=== Data entries ===

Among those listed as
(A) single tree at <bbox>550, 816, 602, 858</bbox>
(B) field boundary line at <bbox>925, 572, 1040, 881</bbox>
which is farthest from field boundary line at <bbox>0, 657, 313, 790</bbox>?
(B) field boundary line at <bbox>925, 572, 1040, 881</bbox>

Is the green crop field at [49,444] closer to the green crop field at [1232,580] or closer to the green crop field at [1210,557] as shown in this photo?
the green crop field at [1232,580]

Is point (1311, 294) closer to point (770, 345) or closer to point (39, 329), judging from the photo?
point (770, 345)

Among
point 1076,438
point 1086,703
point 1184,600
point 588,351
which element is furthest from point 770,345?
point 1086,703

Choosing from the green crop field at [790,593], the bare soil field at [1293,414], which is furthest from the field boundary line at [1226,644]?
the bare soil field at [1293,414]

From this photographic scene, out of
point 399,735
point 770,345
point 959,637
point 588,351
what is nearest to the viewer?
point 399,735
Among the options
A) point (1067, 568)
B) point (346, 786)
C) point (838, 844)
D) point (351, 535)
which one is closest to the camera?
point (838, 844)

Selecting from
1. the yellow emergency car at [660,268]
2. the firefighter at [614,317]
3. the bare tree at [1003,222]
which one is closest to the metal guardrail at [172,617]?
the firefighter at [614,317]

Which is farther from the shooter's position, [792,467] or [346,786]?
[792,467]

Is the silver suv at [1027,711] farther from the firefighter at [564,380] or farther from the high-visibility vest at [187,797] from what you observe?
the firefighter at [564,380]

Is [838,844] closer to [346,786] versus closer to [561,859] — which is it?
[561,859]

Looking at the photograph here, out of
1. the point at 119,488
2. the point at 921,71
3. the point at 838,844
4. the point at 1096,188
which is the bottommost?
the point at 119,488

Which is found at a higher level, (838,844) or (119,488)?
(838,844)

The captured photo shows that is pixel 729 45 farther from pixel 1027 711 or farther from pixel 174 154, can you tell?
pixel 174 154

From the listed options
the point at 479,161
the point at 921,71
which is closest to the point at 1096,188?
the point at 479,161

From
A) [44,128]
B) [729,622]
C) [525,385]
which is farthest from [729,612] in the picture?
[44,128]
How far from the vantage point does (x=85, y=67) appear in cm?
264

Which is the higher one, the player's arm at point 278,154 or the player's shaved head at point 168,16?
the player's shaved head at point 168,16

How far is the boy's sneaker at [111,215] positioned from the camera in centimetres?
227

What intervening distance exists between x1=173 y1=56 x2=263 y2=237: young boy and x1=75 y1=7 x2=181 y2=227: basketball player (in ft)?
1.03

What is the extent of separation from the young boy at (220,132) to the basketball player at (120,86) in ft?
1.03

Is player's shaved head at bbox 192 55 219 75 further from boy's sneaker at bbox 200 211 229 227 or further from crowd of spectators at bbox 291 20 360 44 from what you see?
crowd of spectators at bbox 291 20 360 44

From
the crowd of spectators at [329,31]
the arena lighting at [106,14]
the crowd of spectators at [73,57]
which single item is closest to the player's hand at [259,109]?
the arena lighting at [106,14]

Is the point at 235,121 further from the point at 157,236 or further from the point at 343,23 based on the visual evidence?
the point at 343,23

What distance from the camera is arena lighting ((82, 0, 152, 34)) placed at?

===

# Exercise prompt
Copy every line above word for word, with no changes.

# Solution for this problem
Among those listed as
(A) single tree at <bbox>550, 816, 602, 858</bbox>
(B) field boundary line at <bbox>925, 572, 1040, 881</bbox>
which is farthest from field boundary line at <bbox>0, 657, 313, 790</bbox>?
(B) field boundary line at <bbox>925, 572, 1040, 881</bbox>

Is the green crop field at [49,444] closer to the green crop field at [1232,580] or closer to the green crop field at [1210,557] as shown in this photo?
the green crop field at [1232,580]

Is point (1311, 294) closer to point (770, 345) or closer to point (39, 329), judging from the photo?
point (770, 345)

Among
point 1076,438
point 1086,703
point 1184,600
point 588,351
which element is furthest from point 770,345?
point 1086,703

Choosing from the green crop field at [790,593], the bare soil field at [1293,414], which is furthest from the field boundary line at [1226,644]?
the bare soil field at [1293,414]

From this photographic scene, out of
point 399,735
point 770,345
point 959,637
point 588,351
what is nearest to the viewer?
point 399,735
Among the options
A) point (1067, 568)
B) point (346, 786)
C) point (838, 844)
D) point (351, 535)
which one is closest to the camera?
point (838, 844)

Selecting from
1. the yellow emergency car at [660,268]
2. the firefighter at [614,317]
3. the bare tree at [1003,222]
which one is closest to the metal guardrail at [172,617]?
the firefighter at [614,317]

Which is farther from the shooter's position, [792,467] or [346,786]?
[792,467]

Is the silver suv at [1027,711] farther from the firefighter at [564,380] or farther from the high-visibility vest at [187,797] from what you observe?
the firefighter at [564,380]

Is [838,844] closer to [346,786] versus closer to [561,859] — which is it?
[561,859]

Looking at the photograph here, out of
1. the point at 119,488
2. the point at 921,71
3. the point at 838,844
4. the point at 1096,188
which is the bottommost?
the point at 119,488

Which is found at a higher level, (838,844) or (119,488)?
(838,844)

The captured photo shows that is pixel 729 45 farther from pixel 1027 711 or farther from pixel 174 154, can you tell?
pixel 174 154

From the listed options
the point at 479,161
the point at 921,71
which is closest to the point at 1096,188?
the point at 479,161

From
A) [44,128]
B) [729,622]
C) [525,385]
which is farthest from [729,612] in the picture?
[44,128]
How far from the vantage point does (x=85, y=67) appear in cm?
264

Which is the higher one, the player's arm at point 278,154 or the player's shaved head at point 168,16?
the player's shaved head at point 168,16

How far is the boy's sneaker at [111,215] positioned from the camera in centimetres?
227

What intervening distance exists between x1=173 y1=56 x2=263 y2=237: young boy and x1=75 y1=7 x2=181 y2=227: basketball player (in ft)?
1.03

What is the extent of separation from the young boy at (220,132) to the basketball player at (120,86) in ft?
1.03

Is player's shaved head at bbox 192 55 219 75 further from boy's sneaker at bbox 200 211 229 227 or further from crowd of spectators at bbox 291 20 360 44 from what you see?
crowd of spectators at bbox 291 20 360 44

From
the crowd of spectators at [329,31]
the arena lighting at [106,14]
the crowd of spectators at [73,57]
which single item is closest to the player's hand at [259,109]?
the arena lighting at [106,14]

Is the point at 235,121 further from the point at 157,236 or further from the point at 343,23 based on the visual evidence?
the point at 343,23

What distance from the camera is arena lighting ((82, 0, 152, 34)) placed at?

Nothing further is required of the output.